(Recorded data)
*****

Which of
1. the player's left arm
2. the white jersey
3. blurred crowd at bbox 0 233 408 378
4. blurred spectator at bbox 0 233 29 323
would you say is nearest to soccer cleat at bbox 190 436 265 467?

*****

_Request_.
Return every row above word for word, without changing anything.

_Complete response_.
Which of
1. the player's left arm
2. the white jersey
3. blurred crowd at bbox 0 233 408 378
4. blurred spectator at bbox 0 233 29 323
would you say is nearest to soccer cleat at bbox 190 436 265 467?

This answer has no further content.